Chuanbing Tang (right) and Christopher Hardy used atomic force microscopy to characterize the nanoscale patterns they built from the bottom up.

Engineers have been up to the task of electronics miniaturization for decades now, and the principle that the computer industry will be able to do it on a regular schedule – as codified in Moore’s Law – won’t come into doubt any time soon, thanks to researchers like the University of South Carolina’s Chuanbing Tang. Tang is a leader in constructing miniscule structures from the bottom up, rather than the top down. Currently, modern electronics are primarily fabricated by the latter method: the smooth surface of a starting material – say, a wafer of silicon – is etched through micro- or nanolithography to establish a pattern on it.
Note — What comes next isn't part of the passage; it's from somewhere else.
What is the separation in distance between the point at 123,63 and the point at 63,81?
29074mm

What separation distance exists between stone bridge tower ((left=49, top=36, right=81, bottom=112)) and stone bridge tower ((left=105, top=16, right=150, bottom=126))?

The top-down method might involve a prefabricated template, such as a photomask, to establish the pattern. But the approach is becoming more and more challenging, because reducing the size of the features on the requisite templates is getting extremely expensive as engineers work their way further down the nanoscale. “Going from 500 to sub-30 nanometers is cost prohibitive for large-scale production,” said Tang, an assistant professor in the department of chemistry and biochemistry in USC’s College of Arts and Sciences.

As a chemist, Tang uses a bottom-up approach; he works with the individual molecules that go onto a surface, coaxing them to self-arrange into the patterns needed. One established method of doing this involves block copolymers, in which a polymer chain is made up of two or more sections of different polymerized monomers. If the different block sections are properly designed, the blocks will self-aggregate when placed on a surface, and the aggregation can be harnessed to create desirable patterns on the nanoscale without the need for any templates. Di-block copolymers of poly(ethylene oxide) and polystyrene, for example, have been used to construct highly ordered arrays of perpendicular cylinders of nanoscale materials. Solvent evaporation, or annealing, of these polymers on surfaces exerts an external directional field that can enhance the patterning process and create nearly defect-free arrays.

Working together with graduate student Christopher Hardy, Tang led a team that fabricated nanoparticles of pure, crystalline iron oxide with controlled size and spacing on silicon wafers by covalently incorporating a ferrocene moiety into a tri-block copolymer. Incorporating metals into nanoscale designs is crucial for fabricating electronic devices, and Tang’s method is a step forward for the field. Because ferrocene is covalently bonded to the block copolymer, there is no need for a complexation step to add a metal- containing compound to the surface – a burdensome requirement of most previous methods. Moreover, their technique is a step beyond related polymer systems that contain covalent ferrocenylsilane linkages, in which removal of the organic components leaves behind silicon oxide as an impurity in the metal oxide.

The technique is a promising addition to the available tools for addressing the chronic need to decrease the size of electronic components. “The industry won’t replace top-down methods,” Tang said, “but they plan to use bottom-up together with the existing top-down methods soon.”

There’s versatility in the technique as well. “Here we use a ferrocene- containing polymer, which we convert into the inorganic iron oxide. But if we replace the ferrocene in the polymer with carbon precursor, we could make a perpendicular carbon nanorod, which would have a lot of potential uses,” Tang said. “Or we can incorporate a semi-conducting polymer, like polythiophene, which would be very useful in solar cell applications.”